Immunofluorescence: BEAS-2B cells on confocal dishes were exposed to B[a]P (5 μM) alone or B[a]P (5 μM) plus 2-Undecanone (25, 50, or 100 μM) for 48 hours. Cells were fixed in cold methanol, permeabilized with TritonX-100, and blocked with bovine serum albumin. Cells were then incubated with a p-H2A.X or Nrf2 antibody, then stained with a secondary fluorescent antibody and DAPI. Fluorescence signals were detected using a confocal fluorescence microscope [2].
Intracellular ROS Measurement: BEAS-2B cells in six-well plates were exposed to B[a]P (5 μM) alone or B[a]P (5 μM) plus 2-Undecanone (25, 50, or 100 μM) for 48 hours. Cells were washed and incubated with a ROS detection reagent (CM-H2DCFDA) for 30 minutes at 37°C. Fluorescence signals were detected by flow cytometry or a fluorescence microscope [2].

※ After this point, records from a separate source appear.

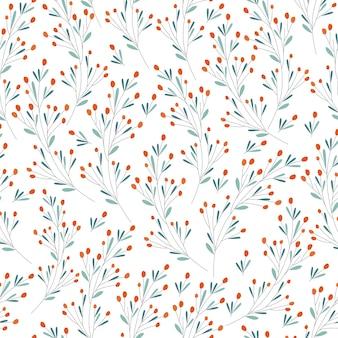 Naadloze patroon van duindoorn takken op een witte achtergrond. voor het bedrukken van textiel, behang, inpakpapier. originele afdruk. vector illustratie.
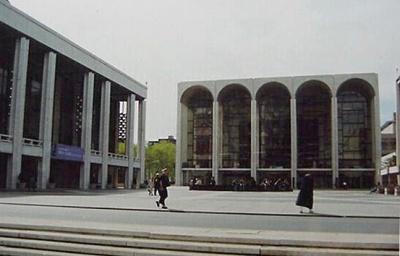 Metropolitní Opera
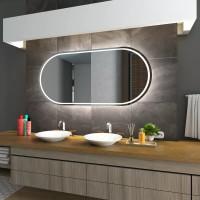 Зеркало с LED подсветкой Nizza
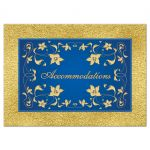 Royal blue and gold foil and floral wedding accommodations enclosure card insert.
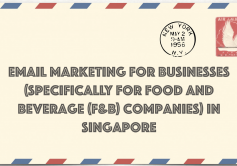 email marketing for businesses in singapore food and beverage retail companies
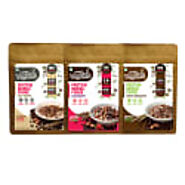 Buy VegRich Power Snack Combo Online at Best Prices in India | Lybrate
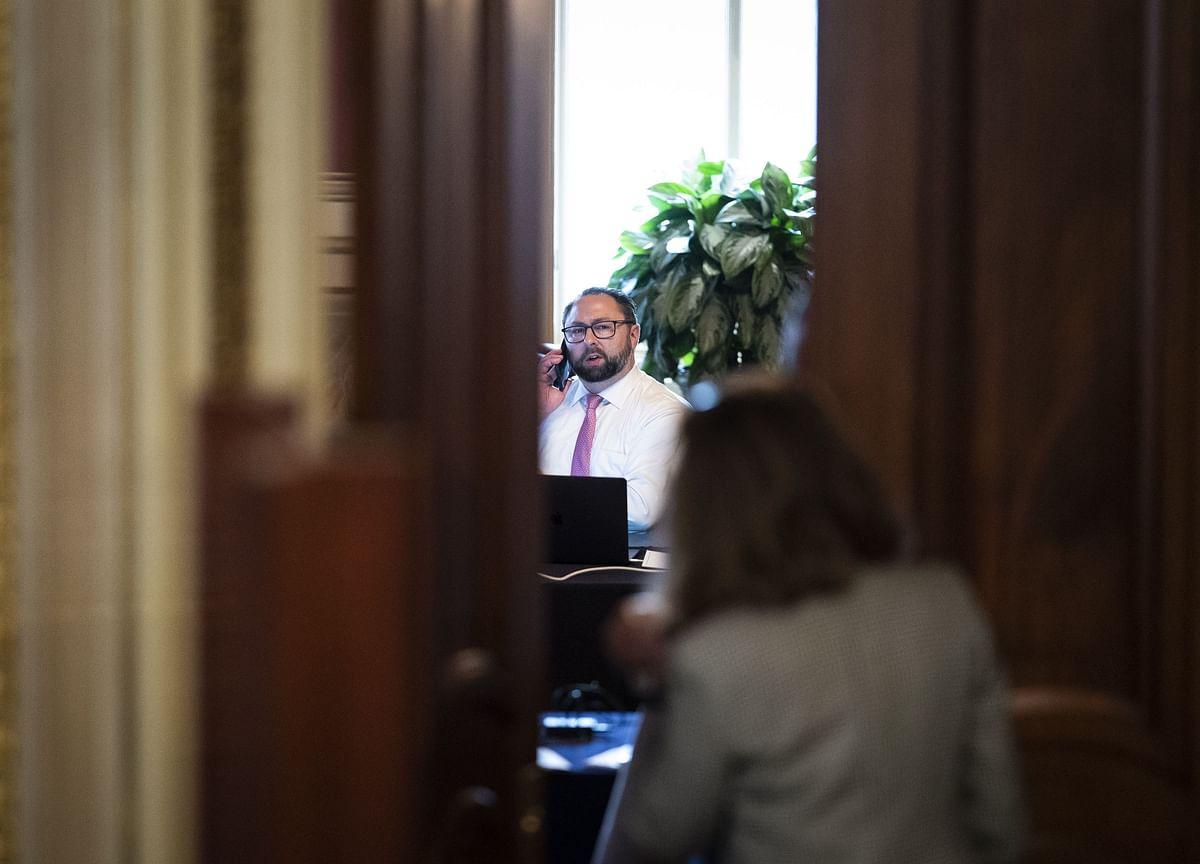Trump Spokesman to Run Tech Startup as Ex-President Plots Return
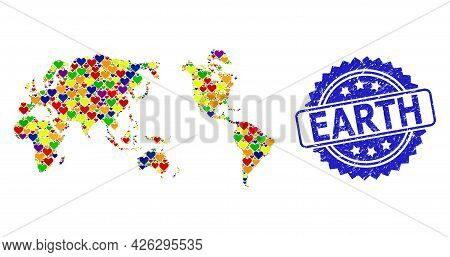 Blue Rosette Distress Seal Imprint With Earth Caption. Vector Mosaic Lgbt Map Of Earth Of Love Heart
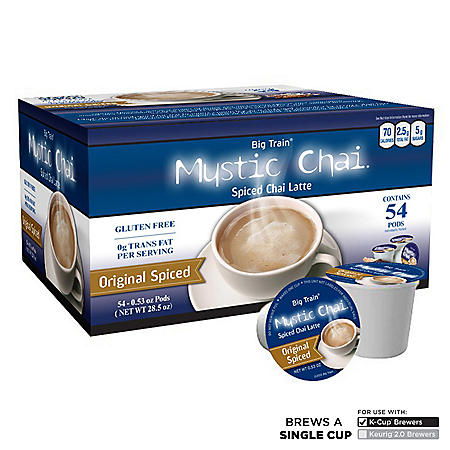 MYSTIC CHAI SS CUP SPCIED CHAI 54 CT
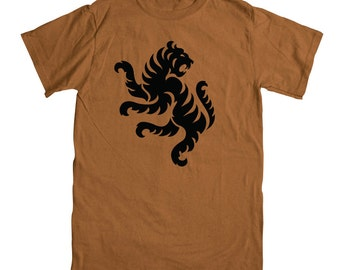 TIGER  Logo Rust 3XL T-Shirt
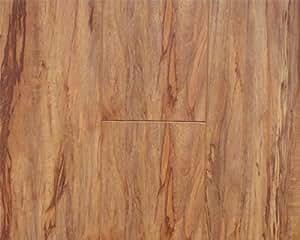 12.3 mm Durique Distressed Laminate Pecan Flooring (8 inch Sample)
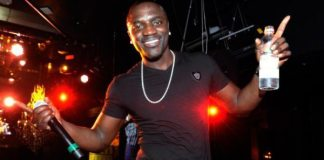 "Akon's ""Solar Academy"" To Supply Electricity To 600 Million Africans"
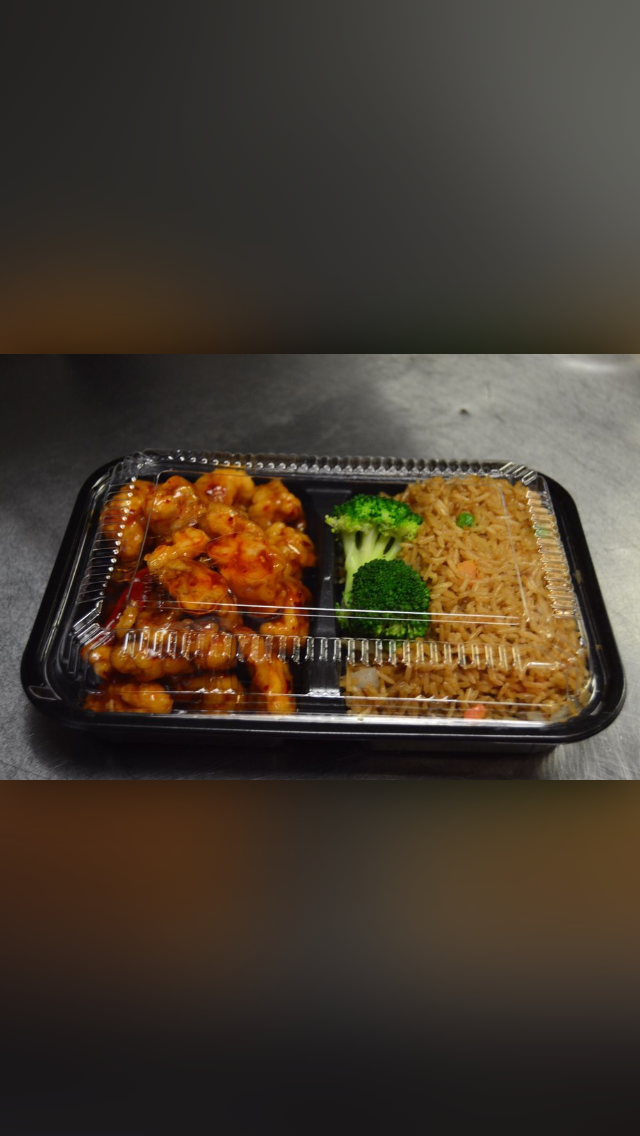 West Ashley Food Delivery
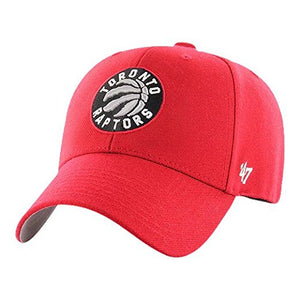 Men's Toronto Raptors MVP Alternate White Black Red Hat Cap Adjustable Strap - Bleacher Bum Collectibles, Toronto Blue Jays, NHL , MLB, Toronto Maple Leafs, Hat, Cap, Jersey, Hoodie, T Shirt, NFL, NBA, Toronto Raptors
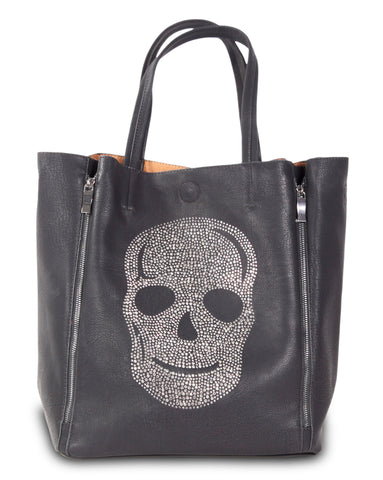 Shoreditch - Gunmetal Skull
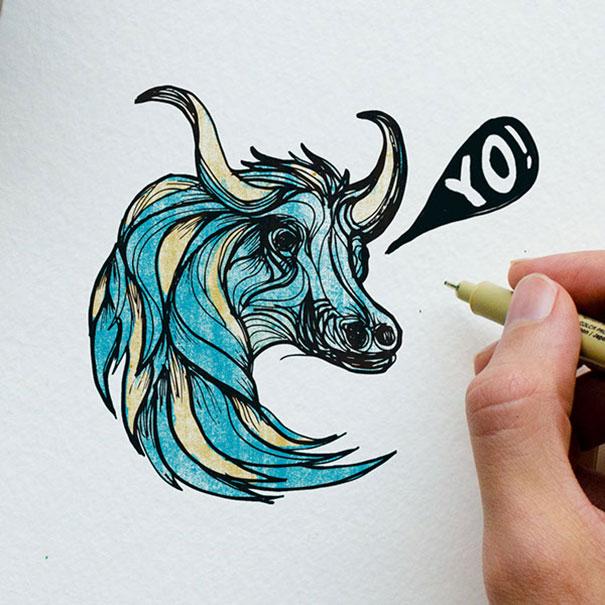 animal-alphabet-illustrations-kyson-dana-10
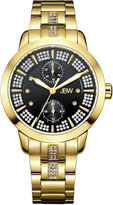 JBW Women's Lumen 0.06 ctw Diamond 18k gold-plated stainless-steel Watch J6341D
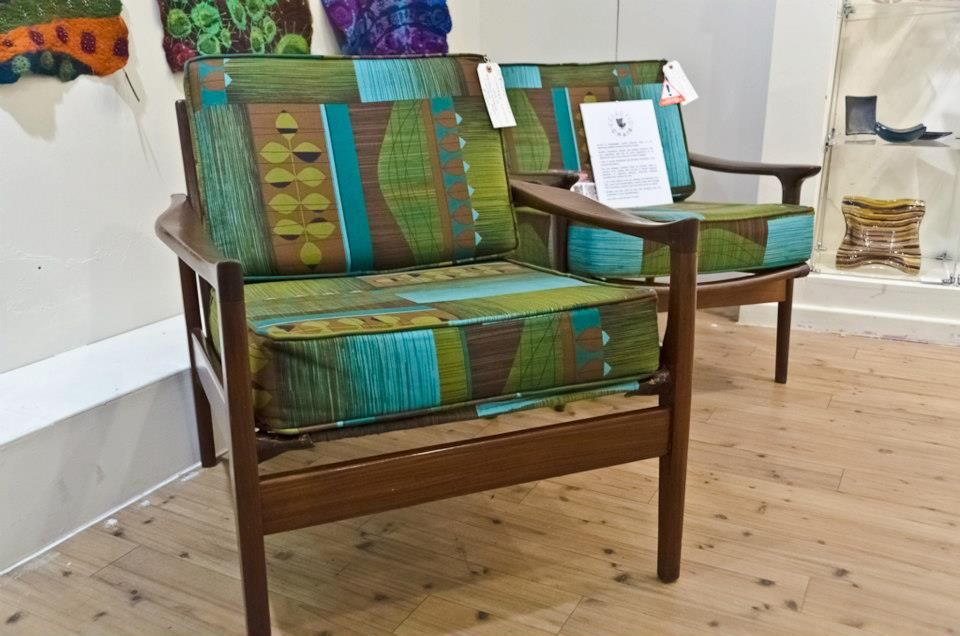 Mid Century Armchairs Reupholstered With 1960s Vintage Fabric.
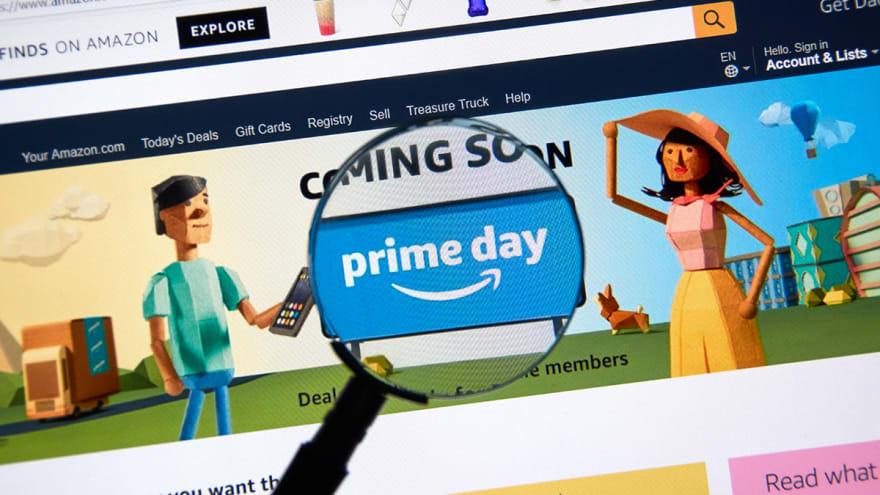 Amazon Prime Day esta aquí, averigua los mejores precios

siRNA Interference: BEAS-2B cells were transfected with 50 nM Nrf2-targeting siRNA (siNrf2) or control siRNA (siCon) using a transfection kit. After 24 hours of transfection, cells were exposed to treatments. At the end of treatment, cells were collected for Western blot analysis, ROS measurement, or MTT assay [2].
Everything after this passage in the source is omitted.